begin DATA SUPPLIED
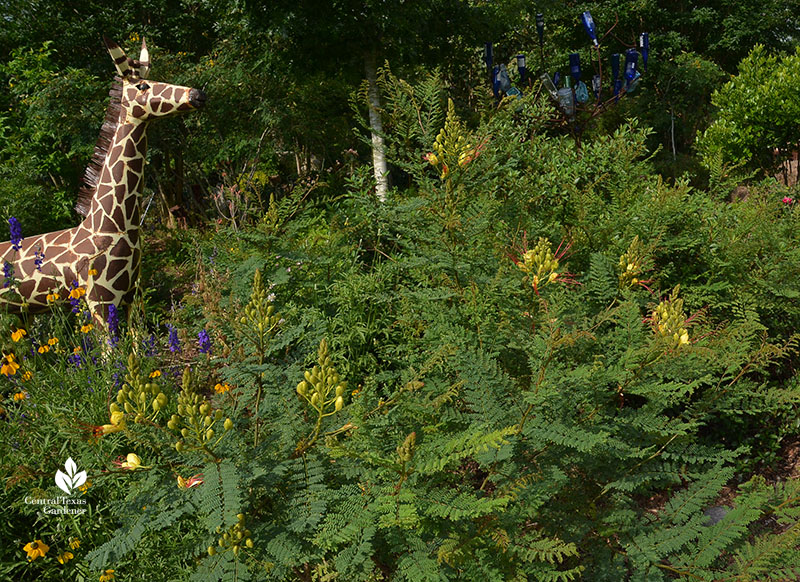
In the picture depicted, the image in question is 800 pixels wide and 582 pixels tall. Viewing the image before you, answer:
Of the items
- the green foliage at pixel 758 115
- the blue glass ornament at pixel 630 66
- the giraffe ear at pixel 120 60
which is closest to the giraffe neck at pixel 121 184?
the giraffe ear at pixel 120 60

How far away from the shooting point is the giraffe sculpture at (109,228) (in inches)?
144

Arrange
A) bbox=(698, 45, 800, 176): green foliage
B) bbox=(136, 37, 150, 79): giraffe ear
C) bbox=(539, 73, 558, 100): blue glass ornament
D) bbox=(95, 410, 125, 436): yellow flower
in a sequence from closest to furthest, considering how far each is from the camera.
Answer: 1. bbox=(95, 410, 125, 436): yellow flower
2. bbox=(136, 37, 150, 79): giraffe ear
3. bbox=(539, 73, 558, 100): blue glass ornament
4. bbox=(698, 45, 800, 176): green foliage

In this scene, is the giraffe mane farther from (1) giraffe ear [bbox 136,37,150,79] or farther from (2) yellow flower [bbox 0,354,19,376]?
(2) yellow flower [bbox 0,354,19,376]

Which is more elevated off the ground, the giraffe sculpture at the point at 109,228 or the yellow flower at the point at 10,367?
the giraffe sculpture at the point at 109,228

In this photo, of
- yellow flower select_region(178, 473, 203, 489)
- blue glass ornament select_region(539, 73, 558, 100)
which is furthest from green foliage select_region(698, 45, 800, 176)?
yellow flower select_region(178, 473, 203, 489)

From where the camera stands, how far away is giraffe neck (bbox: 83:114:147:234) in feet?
12.5

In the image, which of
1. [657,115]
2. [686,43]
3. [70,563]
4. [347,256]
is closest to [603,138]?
[347,256]

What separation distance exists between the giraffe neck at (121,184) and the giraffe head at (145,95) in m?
0.11

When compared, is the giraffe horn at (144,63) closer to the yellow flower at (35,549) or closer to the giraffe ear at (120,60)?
the giraffe ear at (120,60)

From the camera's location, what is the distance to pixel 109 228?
3775 millimetres

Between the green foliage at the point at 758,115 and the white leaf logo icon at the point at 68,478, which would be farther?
the green foliage at the point at 758,115

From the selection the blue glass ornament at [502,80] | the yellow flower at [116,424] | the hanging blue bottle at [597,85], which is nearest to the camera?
the yellow flower at [116,424]

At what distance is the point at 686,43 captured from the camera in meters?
10.8

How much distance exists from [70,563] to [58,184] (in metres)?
6.21
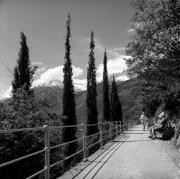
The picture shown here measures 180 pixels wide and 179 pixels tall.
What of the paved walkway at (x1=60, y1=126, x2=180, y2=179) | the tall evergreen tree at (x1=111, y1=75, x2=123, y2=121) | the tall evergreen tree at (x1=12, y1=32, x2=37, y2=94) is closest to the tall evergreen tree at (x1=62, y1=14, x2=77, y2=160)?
the tall evergreen tree at (x1=12, y1=32, x2=37, y2=94)

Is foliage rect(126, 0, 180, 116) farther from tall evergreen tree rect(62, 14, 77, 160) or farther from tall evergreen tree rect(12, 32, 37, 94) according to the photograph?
tall evergreen tree rect(62, 14, 77, 160)

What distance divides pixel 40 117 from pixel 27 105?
5.00ft

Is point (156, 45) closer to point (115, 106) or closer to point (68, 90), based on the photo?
point (68, 90)

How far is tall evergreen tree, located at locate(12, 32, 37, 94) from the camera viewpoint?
30877mm

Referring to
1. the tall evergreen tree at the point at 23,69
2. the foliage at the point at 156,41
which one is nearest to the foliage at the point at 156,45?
the foliage at the point at 156,41

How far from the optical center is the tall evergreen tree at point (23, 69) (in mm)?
30877

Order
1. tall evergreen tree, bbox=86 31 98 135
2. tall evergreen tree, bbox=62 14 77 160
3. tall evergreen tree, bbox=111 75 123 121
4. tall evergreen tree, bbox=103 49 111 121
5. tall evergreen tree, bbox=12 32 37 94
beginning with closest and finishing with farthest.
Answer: tall evergreen tree, bbox=12 32 37 94, tall evergreen tree, bbox=62 14 77 160, tall evergreen tree, bbox=86 31 98 135, tall evergreen tree, bbox=103 49 111 121, tall evergreen tree, bbox=111 75 123 121

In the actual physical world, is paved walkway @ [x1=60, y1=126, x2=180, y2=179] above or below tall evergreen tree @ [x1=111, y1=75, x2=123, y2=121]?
below

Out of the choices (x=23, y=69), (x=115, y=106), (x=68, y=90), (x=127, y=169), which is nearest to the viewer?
(x=127, y=169)

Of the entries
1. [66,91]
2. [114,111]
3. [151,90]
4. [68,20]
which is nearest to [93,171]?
[151,90]

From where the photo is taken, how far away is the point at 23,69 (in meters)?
31.2

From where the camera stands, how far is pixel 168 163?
905cm

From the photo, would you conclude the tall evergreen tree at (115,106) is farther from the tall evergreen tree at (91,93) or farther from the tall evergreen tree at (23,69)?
the tall evergreen tree at (23,69)

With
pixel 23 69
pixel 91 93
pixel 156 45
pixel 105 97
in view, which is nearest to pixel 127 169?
pixel 156 45
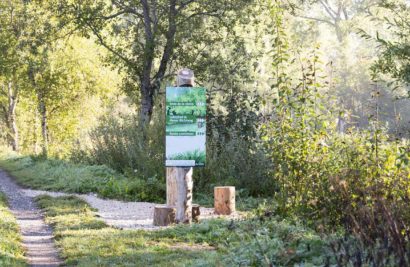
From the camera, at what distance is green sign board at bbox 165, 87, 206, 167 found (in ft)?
32.4

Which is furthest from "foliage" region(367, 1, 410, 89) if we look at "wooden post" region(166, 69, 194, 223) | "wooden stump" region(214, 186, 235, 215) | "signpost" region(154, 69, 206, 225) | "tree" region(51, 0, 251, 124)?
"tree" region(51, 0, 251, 124)

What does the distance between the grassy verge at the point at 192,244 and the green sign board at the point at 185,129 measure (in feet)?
3.57

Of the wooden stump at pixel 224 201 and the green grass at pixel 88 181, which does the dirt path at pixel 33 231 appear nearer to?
the green grass at pixel 88 181

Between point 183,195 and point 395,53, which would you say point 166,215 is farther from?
point 395,53

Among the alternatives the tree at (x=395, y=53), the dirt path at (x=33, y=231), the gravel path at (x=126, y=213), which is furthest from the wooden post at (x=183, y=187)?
the tree at (x=395, y=53)

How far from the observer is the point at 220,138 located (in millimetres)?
16484

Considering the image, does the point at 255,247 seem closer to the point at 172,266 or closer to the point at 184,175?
the point at 172,266

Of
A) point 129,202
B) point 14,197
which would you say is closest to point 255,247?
point 129,202

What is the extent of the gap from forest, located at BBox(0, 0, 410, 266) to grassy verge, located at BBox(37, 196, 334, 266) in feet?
0.11

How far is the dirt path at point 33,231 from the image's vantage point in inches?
312

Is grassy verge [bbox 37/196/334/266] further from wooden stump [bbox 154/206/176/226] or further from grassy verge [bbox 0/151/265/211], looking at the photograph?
grassy verge [bbox 0/151/265/211]

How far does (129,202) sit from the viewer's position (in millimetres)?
13391

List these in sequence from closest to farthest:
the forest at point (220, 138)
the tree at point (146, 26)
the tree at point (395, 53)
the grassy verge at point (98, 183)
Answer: the forest at point (220, 138) → the tree at point (395, 53) → the grassy verge at point (98, 183) → the tree at point (146, 26)

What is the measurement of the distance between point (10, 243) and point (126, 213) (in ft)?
11.6
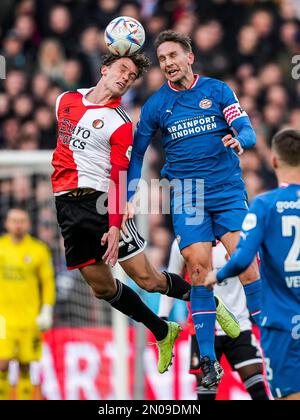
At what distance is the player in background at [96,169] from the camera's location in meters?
9.18

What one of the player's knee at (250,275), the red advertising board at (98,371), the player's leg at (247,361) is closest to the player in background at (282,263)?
the player's knee at (250,275)

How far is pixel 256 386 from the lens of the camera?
36.6 feet

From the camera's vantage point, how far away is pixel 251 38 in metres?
16.4

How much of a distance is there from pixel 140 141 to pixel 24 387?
6398 millimetres

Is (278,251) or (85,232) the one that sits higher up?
(85,232)

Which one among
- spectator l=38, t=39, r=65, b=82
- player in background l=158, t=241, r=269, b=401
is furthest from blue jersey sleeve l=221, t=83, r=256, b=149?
spectator l=38, t=39, r=65, b=82

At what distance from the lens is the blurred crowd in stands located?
16.0m

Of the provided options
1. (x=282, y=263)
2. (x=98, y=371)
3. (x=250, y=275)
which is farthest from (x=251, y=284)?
(x=98, y=371)

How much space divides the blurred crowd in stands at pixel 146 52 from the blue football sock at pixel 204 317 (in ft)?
19.8

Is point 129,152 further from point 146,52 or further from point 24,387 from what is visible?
point 146,52

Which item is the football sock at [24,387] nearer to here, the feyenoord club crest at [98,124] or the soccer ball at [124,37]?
the feyenoord club crest at [98,124]

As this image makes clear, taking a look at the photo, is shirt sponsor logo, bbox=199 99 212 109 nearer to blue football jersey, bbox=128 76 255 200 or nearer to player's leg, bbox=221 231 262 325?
blue football jersey, bbox=128 76 255 200

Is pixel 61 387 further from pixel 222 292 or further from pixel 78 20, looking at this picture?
pixel 78 20
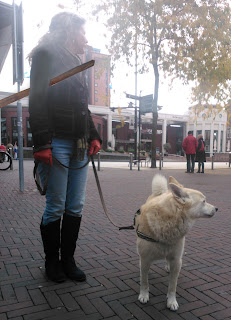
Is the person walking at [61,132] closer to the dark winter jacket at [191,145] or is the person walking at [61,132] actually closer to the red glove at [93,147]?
the red glove at [93,147]

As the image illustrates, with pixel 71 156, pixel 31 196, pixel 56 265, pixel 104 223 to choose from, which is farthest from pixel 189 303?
pixel 31 196

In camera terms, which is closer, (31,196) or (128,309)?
(128,309)

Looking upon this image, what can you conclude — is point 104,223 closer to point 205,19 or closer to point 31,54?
point 31,54

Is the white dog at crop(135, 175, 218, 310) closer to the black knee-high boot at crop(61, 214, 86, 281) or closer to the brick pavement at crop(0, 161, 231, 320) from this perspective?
the brick pavement at crop(0, 161, 231, 320)

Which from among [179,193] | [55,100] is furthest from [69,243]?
[55,100]

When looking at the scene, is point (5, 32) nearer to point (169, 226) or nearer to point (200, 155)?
point (169, 226)

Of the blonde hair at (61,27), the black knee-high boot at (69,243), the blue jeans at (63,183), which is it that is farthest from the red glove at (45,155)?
the blonde hair at (61,27)

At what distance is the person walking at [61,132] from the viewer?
2100mm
end DATA SUPPLIED
DIRECTIONS FOR THIS TASK> Give back, word for word, every line from the one holding "How much space" through the last line of the listing. Pictures are excluded.

RESPONSE>
How much space divides the blurred crowd in stands at pixel 146 52 from the blue football sock at pixel 204 317 (in ft)?
19.8

Is point 129,152 further from point 146,52 or further from point 24,387 from what is visible?
point 146,52

Which item is the football sock at [24,387] nearer to here, the feyenoord club crest at [98,124] or the soccer ball at [124,37]?
the feyenoord club crest at [98,124]

As this image makes clear, taking a look at the photo, is shirt sponsor logo, bbox=199 99 212 109 nearer to blue football jersey, bbox=128 76 255 200 or nearer to player's leg, bbox=221 231 262 325?
blue football jersey, bbox=128 76 255 200

Is pixel 61 387 further from pixel 222 292 or further from pixel 78 20, looking at this picture?
pixel 78 20
Is the person walking at [61,132] closer to the dark winter jacket at [191,145] or is the person walking at [61,132] actually closer to the red glove at [93,147]?
the red glove at [93,147]

As the image illustrates, with pixel 71 156, pixel 31 196, pixel 56 265, pixel 104 223 to choose from, which is farthest from pixel 189 303?
pixel 31 196

In camera terms, which is closer, (31,196) or (128,309)?
(128,309)

Looking upon this image, what can you conclude — is point 104,223 closer to point 205,19 or closer to point 31,54?
point 31,54

Is the white dog at crop(135, 175, 218, 310) closer to the black knee-high boot at crop(61, 214, 86, 281) or closer to the brick pavement at crop(0, 161, 231, 320) from this perspective?
the brick pavement at crop(0, 161, 231, 320)

Which from among [179,193] | [55,100] is furthest from [69,243]?
[55,100]

When looking at the scene, is point (5, 32) nearer to point (169, 226) or nearer to point (200, 155)?
point (169, 226)

Of the blonde hair at (61,27), the black knee-high boot at (69,243), the blue jeans at (63,183), which is it that is farthest from the red glove at (45,155)?
the blonde hair at (61,27)

At what distance is the person walking at [61,132] from the viewer?
2100mm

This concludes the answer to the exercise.